After trying a couple other diff programs for Windows, I stuck with Araxis Merge. The standard version does about everything I'd want done with 2-way diffing. Also, the immediate impression it makes is very good; it doesn't overwhelm you with colored lines. In other words, it tells you what you need to know without confusion. It is also supported very well.

[0] [2008-09-15 23:57:15] community_owned

I think it depends on what you're trying to compare and why. I use WinMerge most of the time. Sometimes I use DiffMerge. Sometimes I use Tiny Hexer.

[0] [2008-08-15 20:10:04] BCS

I use winmerge. One thing I /would/ like to see in it would be the ability to force a match (this line on the left is that line on the right)

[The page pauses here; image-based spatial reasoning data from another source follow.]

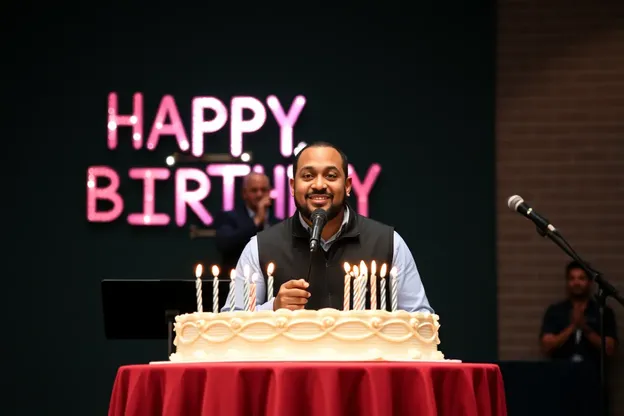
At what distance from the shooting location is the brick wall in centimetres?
941

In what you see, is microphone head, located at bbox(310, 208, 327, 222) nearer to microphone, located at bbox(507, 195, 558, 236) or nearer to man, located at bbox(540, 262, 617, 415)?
microphone, located at bbox(507, 195, 558, 236)

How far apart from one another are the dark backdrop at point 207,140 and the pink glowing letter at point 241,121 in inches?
4.6

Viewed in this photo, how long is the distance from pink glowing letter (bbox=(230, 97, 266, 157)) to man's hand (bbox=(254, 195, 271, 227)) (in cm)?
78

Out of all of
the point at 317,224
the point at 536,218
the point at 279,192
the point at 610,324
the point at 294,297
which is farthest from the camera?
the point at 279,192

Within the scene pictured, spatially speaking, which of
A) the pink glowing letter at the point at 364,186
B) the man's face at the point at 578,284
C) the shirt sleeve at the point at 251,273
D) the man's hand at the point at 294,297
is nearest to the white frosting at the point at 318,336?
the man's hand at the point at 294,297

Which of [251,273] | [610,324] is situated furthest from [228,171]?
[251,273]

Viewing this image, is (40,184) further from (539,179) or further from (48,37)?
(539,179)

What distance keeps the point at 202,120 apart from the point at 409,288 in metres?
4.58

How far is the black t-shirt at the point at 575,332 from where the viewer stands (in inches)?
343

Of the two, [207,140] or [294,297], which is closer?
[294,297]

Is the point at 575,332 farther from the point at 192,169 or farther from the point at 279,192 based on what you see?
the point at 192,169

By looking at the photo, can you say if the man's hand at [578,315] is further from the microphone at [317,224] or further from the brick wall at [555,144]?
the microphone at [317,224]

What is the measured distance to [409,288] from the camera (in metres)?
5.14

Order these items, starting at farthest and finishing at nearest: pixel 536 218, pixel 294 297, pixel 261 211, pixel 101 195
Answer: pixel 101 195, pixel 261 211, pixel 536 218, pixel 294 297
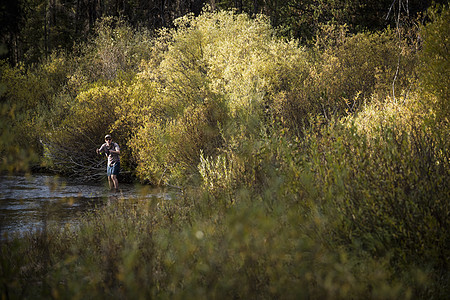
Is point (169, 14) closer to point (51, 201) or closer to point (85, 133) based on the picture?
point (85, 133)

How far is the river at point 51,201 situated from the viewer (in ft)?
35.2

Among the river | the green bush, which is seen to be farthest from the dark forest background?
the green bush

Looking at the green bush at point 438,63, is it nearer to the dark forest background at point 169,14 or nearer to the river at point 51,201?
the river at point 51,201

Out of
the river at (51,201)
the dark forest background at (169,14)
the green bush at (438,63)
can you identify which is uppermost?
the dark forest background at (169,14)

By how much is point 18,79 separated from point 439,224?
3031 cm

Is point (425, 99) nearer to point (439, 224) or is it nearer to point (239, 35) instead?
point (439, 224)

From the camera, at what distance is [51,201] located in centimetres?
1418

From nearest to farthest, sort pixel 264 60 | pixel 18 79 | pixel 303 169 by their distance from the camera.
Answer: pixel 303 169 → pixel 264 60 → pixel 18 79

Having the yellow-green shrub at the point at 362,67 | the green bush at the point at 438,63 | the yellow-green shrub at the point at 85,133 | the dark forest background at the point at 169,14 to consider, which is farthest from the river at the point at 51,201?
the dark forest background at the point at 169,14

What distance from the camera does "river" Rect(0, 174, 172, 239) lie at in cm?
1074

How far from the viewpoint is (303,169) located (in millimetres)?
6930

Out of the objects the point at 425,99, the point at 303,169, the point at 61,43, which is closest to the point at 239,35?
the point at 425,99

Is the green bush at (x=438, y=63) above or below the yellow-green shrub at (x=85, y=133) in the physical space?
above

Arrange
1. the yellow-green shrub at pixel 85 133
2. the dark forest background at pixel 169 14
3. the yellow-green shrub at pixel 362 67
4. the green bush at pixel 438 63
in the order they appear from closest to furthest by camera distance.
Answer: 1. the green bush at pixel 438 63
2. the yellow-green shrub at pixel 362 67
3. the yellow-green shrub at pixel 85 133
4. the dark forest background at pixel 169 14
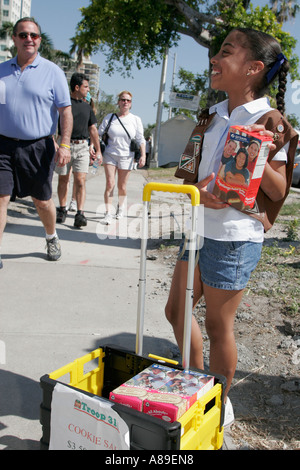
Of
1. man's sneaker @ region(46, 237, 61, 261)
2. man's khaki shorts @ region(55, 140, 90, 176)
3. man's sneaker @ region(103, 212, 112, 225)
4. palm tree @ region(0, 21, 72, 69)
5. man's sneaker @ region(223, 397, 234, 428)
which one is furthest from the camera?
palm tree @ region(0, 21, 72, 69)

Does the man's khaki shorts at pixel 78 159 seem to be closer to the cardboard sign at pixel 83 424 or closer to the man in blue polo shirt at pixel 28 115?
the man in blue polo shirt at pixel 28 115

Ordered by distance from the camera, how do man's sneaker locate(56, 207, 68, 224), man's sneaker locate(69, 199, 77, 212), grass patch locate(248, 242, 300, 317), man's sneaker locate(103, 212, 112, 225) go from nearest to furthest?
grass patch locate(248, 242, 300, 317), man's sneaker locate(56, 207, 68, 224), man's sneaker locate(103, 212, 112, 225), man's sneaker locate(69, 199, 77, 212)

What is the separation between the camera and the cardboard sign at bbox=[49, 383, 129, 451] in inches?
66.6

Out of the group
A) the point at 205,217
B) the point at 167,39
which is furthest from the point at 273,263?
the point at 167,39

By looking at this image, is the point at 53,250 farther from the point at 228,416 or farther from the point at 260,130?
the point at 260,130

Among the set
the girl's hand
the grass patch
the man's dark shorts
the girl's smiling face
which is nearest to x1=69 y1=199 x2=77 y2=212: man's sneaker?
the man's dark shorts

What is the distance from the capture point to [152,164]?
2458 centimetres

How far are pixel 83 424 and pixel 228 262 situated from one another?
0.97 m

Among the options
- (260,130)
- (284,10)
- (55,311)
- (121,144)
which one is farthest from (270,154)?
(284,10)

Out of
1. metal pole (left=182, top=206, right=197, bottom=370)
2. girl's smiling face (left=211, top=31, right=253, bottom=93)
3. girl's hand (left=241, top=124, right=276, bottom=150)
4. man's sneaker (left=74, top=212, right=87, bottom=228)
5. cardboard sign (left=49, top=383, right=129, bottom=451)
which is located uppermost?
girl's smiling face (left=211, top=31, right=253, bottom=93)

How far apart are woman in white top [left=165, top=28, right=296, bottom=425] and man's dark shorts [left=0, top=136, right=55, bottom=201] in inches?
102

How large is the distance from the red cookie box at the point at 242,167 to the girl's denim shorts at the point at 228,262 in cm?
23

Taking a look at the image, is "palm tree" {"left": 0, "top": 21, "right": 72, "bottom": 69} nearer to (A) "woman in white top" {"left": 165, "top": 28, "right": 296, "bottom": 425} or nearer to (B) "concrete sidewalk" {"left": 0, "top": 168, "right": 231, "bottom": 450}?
(B) "concrete sidewalk" {"left": 0, "top": 168, "right": 231, "bottom": 450}

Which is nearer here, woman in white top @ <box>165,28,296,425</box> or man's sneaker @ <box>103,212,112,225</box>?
woman in white top @ <box>165,28,296,425</box>
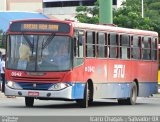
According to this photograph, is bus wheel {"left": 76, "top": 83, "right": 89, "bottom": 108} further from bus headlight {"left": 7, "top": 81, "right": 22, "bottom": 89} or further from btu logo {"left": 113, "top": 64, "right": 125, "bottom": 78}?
btu logo {"left": 113, "top": 64, "right": 125, "bottom": 78}

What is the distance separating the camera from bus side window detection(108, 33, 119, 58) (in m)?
27.9

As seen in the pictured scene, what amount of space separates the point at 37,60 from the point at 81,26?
194 centimetres

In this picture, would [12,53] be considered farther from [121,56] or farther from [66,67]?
[121,56]

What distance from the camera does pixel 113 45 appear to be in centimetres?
2811

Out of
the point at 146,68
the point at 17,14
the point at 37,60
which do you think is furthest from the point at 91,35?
the point at 17,14

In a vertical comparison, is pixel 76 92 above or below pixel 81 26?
below

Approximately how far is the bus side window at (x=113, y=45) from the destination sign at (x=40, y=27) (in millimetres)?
3218

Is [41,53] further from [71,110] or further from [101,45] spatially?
[101,45]

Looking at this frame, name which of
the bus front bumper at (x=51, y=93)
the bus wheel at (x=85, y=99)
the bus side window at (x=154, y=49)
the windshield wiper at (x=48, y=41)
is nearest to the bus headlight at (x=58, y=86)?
the bus front bumper at (x=51, y=93)

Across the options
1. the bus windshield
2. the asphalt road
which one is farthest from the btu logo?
the bus windshield

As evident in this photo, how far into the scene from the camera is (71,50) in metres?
24.8

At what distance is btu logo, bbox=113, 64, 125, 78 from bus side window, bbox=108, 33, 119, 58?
0.42 m

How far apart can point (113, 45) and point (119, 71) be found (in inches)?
44.9

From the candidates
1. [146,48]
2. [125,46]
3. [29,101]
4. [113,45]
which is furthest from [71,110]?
[146,48]
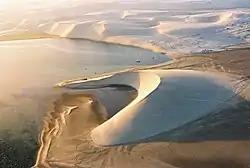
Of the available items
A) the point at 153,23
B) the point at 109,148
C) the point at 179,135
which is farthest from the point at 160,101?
the point at 153,23

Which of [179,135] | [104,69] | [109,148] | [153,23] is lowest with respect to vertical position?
[109,148]

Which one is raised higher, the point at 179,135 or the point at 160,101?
the point at 160,101

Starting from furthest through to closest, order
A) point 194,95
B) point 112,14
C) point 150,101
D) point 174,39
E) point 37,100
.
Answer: point 112,14 < point 174,39 < point 37,100 < point 194,95 < point 150,101

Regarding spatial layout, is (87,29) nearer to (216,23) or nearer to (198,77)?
(216,23)

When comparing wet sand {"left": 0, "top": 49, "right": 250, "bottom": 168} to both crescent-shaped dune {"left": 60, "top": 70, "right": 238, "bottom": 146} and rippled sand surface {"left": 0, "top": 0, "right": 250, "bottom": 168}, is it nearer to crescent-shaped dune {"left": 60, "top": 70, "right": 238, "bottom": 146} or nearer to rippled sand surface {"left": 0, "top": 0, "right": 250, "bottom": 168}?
rippled sand surface {"left": 0, "top": 0, "right": 250, "bottom": 168}

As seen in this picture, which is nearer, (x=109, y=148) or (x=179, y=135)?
(x=109, y=148)

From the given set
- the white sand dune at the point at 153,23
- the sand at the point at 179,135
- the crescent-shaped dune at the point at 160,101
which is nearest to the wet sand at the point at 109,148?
the sand at the point at 179,135

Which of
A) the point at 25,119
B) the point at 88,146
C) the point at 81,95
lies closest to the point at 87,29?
the point at 81,95

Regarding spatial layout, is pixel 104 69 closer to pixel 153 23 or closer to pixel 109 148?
pixel 109 148
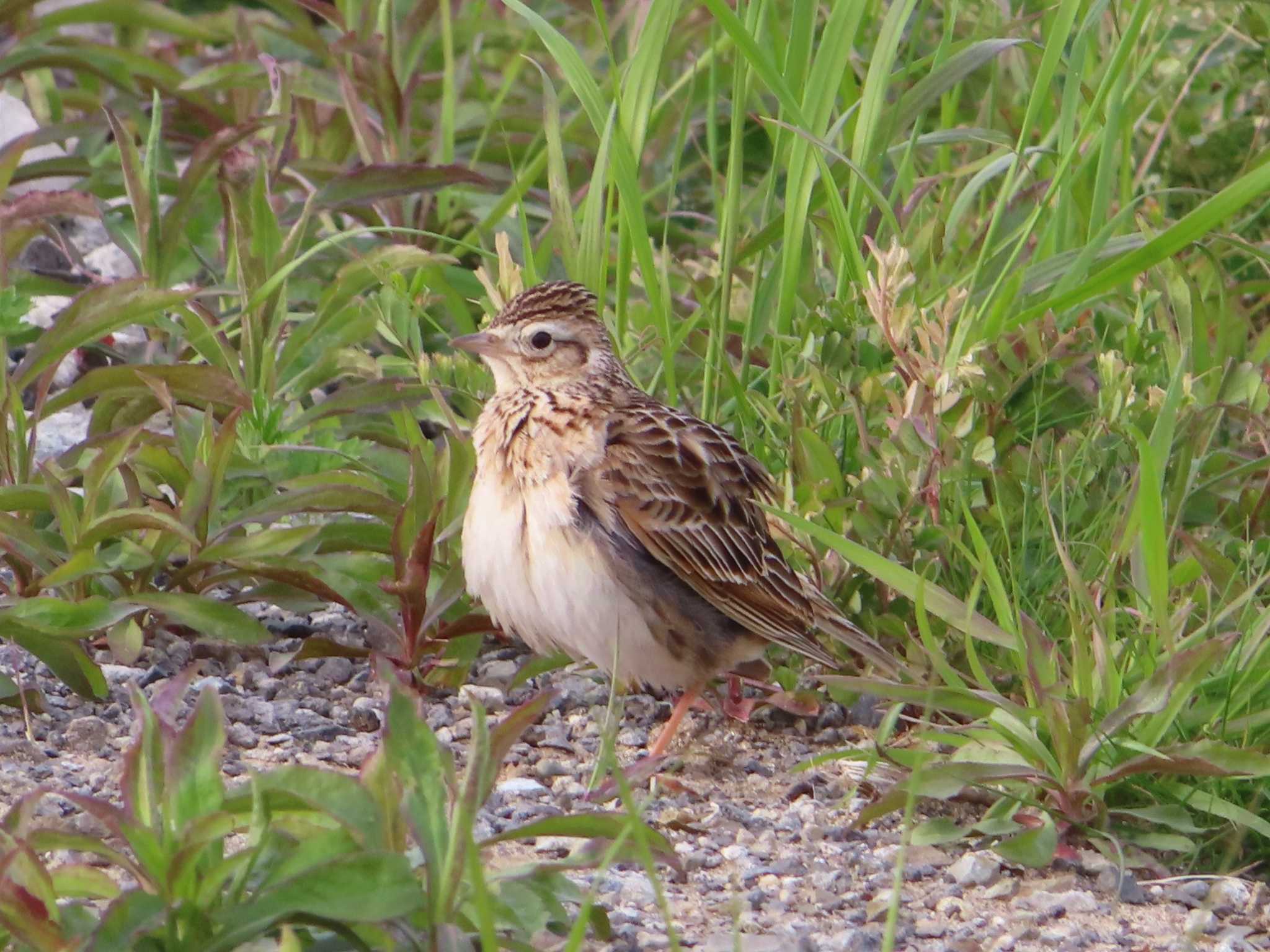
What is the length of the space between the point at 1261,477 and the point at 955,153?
223 centimetres

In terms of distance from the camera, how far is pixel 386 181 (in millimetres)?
5848

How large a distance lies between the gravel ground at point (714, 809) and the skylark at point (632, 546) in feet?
0.69

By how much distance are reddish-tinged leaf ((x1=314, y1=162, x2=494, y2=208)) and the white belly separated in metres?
1.57

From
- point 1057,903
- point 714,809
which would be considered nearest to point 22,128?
point 714,809

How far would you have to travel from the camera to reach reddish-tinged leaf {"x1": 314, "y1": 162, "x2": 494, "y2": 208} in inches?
228

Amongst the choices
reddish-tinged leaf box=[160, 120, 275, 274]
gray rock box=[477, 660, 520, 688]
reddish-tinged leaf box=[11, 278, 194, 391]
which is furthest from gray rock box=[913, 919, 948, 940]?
reddish-tinged leaf box=[160, 120, 275, 274]

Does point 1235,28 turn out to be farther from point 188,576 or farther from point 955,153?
point 188,576

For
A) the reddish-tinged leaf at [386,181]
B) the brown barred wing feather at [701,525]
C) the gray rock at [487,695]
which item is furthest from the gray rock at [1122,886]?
the reddish-tinged leaf at [386,181]

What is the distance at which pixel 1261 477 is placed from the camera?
539cm

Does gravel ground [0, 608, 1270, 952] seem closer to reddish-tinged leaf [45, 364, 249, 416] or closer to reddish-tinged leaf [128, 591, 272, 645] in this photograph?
reddish-tinged leaf [128, 591, 272, 645]

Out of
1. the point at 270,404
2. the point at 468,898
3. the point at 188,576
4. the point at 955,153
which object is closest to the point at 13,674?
the point at 188,576

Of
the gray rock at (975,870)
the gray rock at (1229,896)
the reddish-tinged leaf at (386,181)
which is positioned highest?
the reddish-tinged leaf at (386,181)

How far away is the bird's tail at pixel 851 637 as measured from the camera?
4.54 meters

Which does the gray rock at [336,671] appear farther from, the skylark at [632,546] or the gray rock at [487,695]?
the skylark at [632,546]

Beyond Compare does this. - fatcat1111
[0] [2008-09-15 20:31:48] community_owned

Another vote for Araxis Merge. The Standard Edition has covered 95% of the diff/merge tasks that I've encountered. It is good enough that I purchased a personal copy for work.

[-1] [2009-08-02 05:26:45] community_owned

WinMerge is out because it doesn't do side-by-side comparisons of FOLDERS/FOLDER TREES.

I currently use BC2.x & love it.

Also, it is licensed for use BY ME on unlimited PCs, and can be configured as a PORTABLE APP.

I never heard of Araxis, but it looks good, and it does 3-way merges (BC2 doesn't, I don't know if BC3 does). But Araxis is MUCH more expensive, and is licensed per computer (thus I doubt it can be configured to be portable).